Una moltitudine di donne cantastorie su una scena che è nuda. Frammenti di
una ricerca di corpi e sonorità che rappresentano il nodo centrale di un progetto
al femminile che - nell'ambito di "Dell'anima e delle forme" di Fortebraccio
Teatro - Ilaria Drago svilupperà nel primo biennio del 2000.
Un progetto di scrittura scenica e ricerca sulla parola-suono, alla ricerca
di una memoria femmina perduta e ritrovata, che ha preso il via nel giugno
1999 nella rassegna al femminile "Scena sensibile".

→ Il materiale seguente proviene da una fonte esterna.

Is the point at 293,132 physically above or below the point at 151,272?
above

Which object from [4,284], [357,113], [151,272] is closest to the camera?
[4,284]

Dilidò è una storia raccontata sulla scena. E' la storia di una bambina che
sogna di essere una piccola volpe e riesce a incendiare le cose con la forza
del pensiero. La storia di un'energia nascosta, celata, temuta che Dilidò
accumula durante i passi tremendi della storia di questo secolo: la guerra,
i rastrellamenti, la violenza feroce.
Poi il coraggio. Di sopravvivere alla storia tremenda, alla guerra che improvvisa
fa arrossire l'orizzonte. Coraggio che diventa certezza di vivere, di raccontare,
di tracciare parole, segni e suoni. Di dipingere notte dopo notte alla ricerca
della memoria. Dilidò è una ribellione lunga una vita. Di sofferenza e silenzio.
Di sogni e tele dipinte nel buio, di nascosto. Di fuochi accesi con la forza
del pensiero. Per arrivare alla scelta della libertà totale, della consapevolezza
dell'essere donna. Come in un rito. Un rito in cui un cantastorie o mille
cantastorie dipingono un racconto con la forza delle loro parole. Il mondo
si dissolve quando riusciamo a guardarlo con altri occhi.